Acontece que chegar a esse estágio profundo - e permanecer nele -
demanda um bom tempo de cabeça apoiada no travesseiro. "Por isso,
privar-se de dormir facilita o esquecimento", analisa Yonekura.
O
artigo da Ucla ainda conclui que o sucesso acadêmico depende de uma
estratégia de estudos que não culmine em bocejos e mais bocejos no dia
seguinte. "Se for realmente necessário, sacrifique horas de outras
atividades menos importantes, mas nunca deixe de dormir", sugerem os
autores americanos no texto do trabalho.
Claro que não conseguir
apagar um ou outro dia é normal. A isso se dá o nome de insônia
eventual, aquela que surge quando você está muito preocupado ou até
animado. "Mas quem, por falta de sono, dorme duas horas a menos por mais
de cinco dias na semana, durante mais de três meses, pode ser
classificado como um insone crônico", adverte o pneumologista e
presidente da Associação Brasileira do Sono, Francisco Hora. Se esse for
seu caso, vale ir atrás de um especialista.
Agora, há também
aqueles que simplesmente se recusam a fechar as pálpebras já pesadas
porque querem ver uns minutinhos de televisão, ler o final de um
capítulo do livro ou decorar fórmulas para o exame final. Esse grupo,
que fique claro, não está livre dos efeitos da carência de horas
dormidas. Por isso é preciso se livrar dessas armadilhas. "O grande
remédio para uma vida longa, com bom humor e excelente cognição é uma
ótima noite de sono", aposta Hora. Você não será o único satisfeito ao
recarregar as energias de forma adequada. As pessoas que vivem ao seu
lado também agradecerão.
A triste face da insônia
Ficar
sem vontade de dormir pode ser sinal de depressão. Se essa situação não
é contornada, a tristeza profunda dificilmente desaparece. E, mesmo
quando ela some, a probabilidade de retornar é grande. Os
antidepressivos lidam com a melancolia e provocam sonolência, mas
precisam ser acompanhados de terapia para que questões emocionais,
possíveis causas de ambos os sintomas, sejam resolvidas.
A insônia e o Alzheimer
Pesquisadores
da Escola de Medicina da Universidade de Washington, nos Estados
Unidos, revelaram que os problemas para dormir podem ser um dos
primeiros sinais da doença de Alzheimer. Os estudos constataram uma
redução no tempo de sono de ratos que começaram a desenvolver, no
cérebro, placas da chamada proteína beta-amiloide, precursoras do mal.
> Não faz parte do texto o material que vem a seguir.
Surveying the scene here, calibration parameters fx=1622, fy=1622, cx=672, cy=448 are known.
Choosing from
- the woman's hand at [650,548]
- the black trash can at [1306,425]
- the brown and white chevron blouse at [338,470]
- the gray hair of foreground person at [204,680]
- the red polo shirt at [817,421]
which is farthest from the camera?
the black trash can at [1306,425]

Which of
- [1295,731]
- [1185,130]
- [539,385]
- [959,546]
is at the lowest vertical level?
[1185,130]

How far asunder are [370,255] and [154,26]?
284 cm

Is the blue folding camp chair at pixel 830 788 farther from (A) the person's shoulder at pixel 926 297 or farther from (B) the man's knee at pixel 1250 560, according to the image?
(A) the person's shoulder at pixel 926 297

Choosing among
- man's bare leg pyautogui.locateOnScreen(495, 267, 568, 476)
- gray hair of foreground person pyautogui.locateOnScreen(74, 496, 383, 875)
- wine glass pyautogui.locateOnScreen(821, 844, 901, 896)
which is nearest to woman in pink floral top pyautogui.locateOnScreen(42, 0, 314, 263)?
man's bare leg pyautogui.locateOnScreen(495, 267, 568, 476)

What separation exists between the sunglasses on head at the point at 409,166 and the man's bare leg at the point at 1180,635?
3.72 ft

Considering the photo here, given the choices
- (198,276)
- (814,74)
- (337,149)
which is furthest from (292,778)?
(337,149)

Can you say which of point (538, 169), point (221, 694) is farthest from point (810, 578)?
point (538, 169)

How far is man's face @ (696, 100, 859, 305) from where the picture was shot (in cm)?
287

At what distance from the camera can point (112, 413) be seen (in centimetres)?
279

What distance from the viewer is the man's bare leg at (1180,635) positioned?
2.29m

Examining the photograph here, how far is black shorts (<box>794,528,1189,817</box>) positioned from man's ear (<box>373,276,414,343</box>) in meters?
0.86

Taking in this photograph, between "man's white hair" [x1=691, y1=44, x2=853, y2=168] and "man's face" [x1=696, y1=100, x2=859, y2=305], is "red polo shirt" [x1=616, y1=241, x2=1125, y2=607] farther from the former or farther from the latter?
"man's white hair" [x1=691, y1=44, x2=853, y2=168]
Para turbinar o sono e a mente
A
meditação relaxa ao mesmo tempo que garante atenção nos momentos
necessários. Por isso, potencializa tanto o desempenho do cérebro no dia
como traz a vontade de dormir à noite. Já os exercícios, além de
causarem cansaço, o que ajuda a adormecer, estimulam os neurônios. Mas,
se praticados perto da hora de dormir, geram insônia.